**APPLY WHAT YOU READ:**
• a. From the article on Arabic words in English, return the stretch from "For 1000 years, Arabic" through "languages, especially Spanish.", copied word for word.
• b. In the article on Arabic words in English, which language is named as the main one through which English absorbed Arabic words indirectly?

**PASSAGE PROVIDED:**
------------------------------------------------
English enriched by centuries of borrowed arabic words
[By Dr. Mohamed Elmasry]


For 1000 years, Arabic was the primary international language of
commerce, scholarship and politics, much as English is in today’s world.
In fact, over the centuries English adopted many words that were either
borrowed directly from Arabic-speakers, or were absorbed indirectly
through other languages, especially Spanish.

Even today, Arabic still accounts for the greatest number of Eastern
elements in English. The lists of examples that follow are only a brief
sampling of the many more words available; perhaps some will surprise you!

No computer, nuclear plant or microchip design could have been possible
without the words and concepts we know as algorithm, algebra, and zero –
all of which come from Arabic.

The names of many musical instruments -- like lute and guitar – as well
as a number of technical performance terms and styles, are also from
Arabic roots.

Many names of familiar animals, plants, spices, herbs and drinks began
as Arabic nouns: saffron, henna, camphor, cotton, apricot, lemon, lime,
orange, tamarind, lilac, sherry, mango, coffee, artichoke, spinach,
jasmine, ginger, tulip, lotus, shrub, giraffe, gazelle, cobra, zebra,
cheetah.

If you have ever taken a chemistry course, the word chemistry itself
originates with Arabic, as well as nitro, alkali, alcohol, calibre,
antimony, arsenic.

In your household and daily life, you might easily run into Arabic words
that are so common we never give them a second thought: shampoo, sofa,
cable, atlas, magazine, pie, pajama, bungalow, mattress, sack, khaki,
candy, caramel, jar, sherbet, sugar, syrup, cinnamon, ribs, silk,
cheque, chatty, sandal.
------------------------------------------------
**INFORMATION GIVEN:**
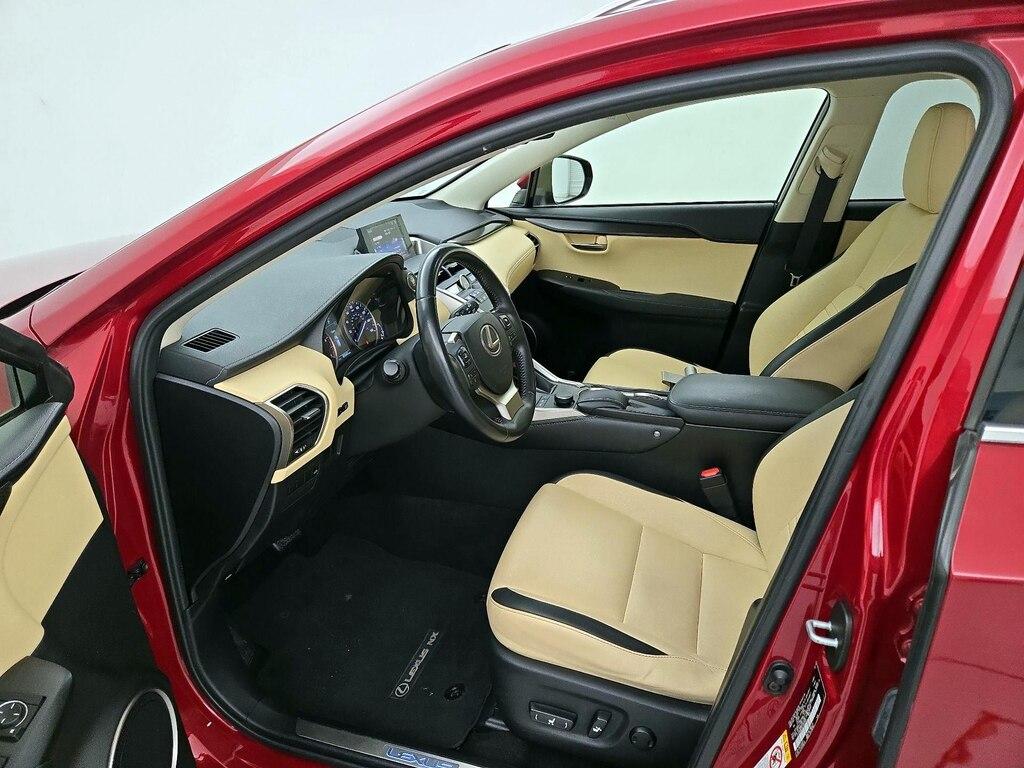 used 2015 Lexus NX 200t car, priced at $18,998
------------------------------------------------
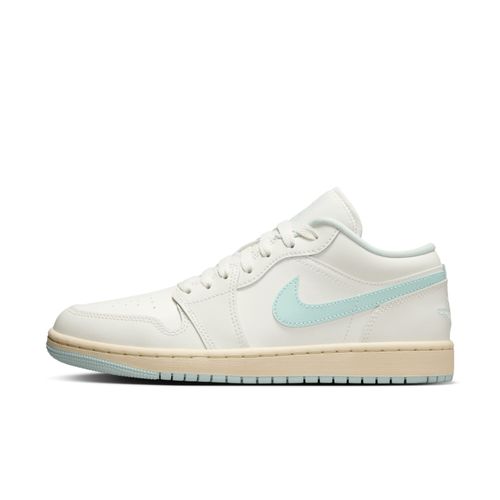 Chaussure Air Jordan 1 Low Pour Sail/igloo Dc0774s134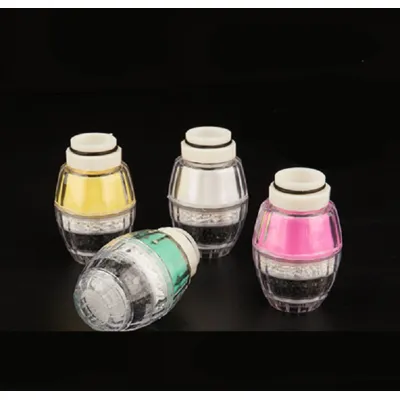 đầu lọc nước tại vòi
------------------------------------------------
**ANSWER SET:**
• a.
For 1000 years, Arabic was the primary international language of
commerce, scholarship and politics, much as English is in today’s world.
In fact, over the centuries English adopted many words that were either
borrowed directly from Arabic-speakers, or were absorbed indirectly
through other languages, especially Spanish.

• b. Spanish.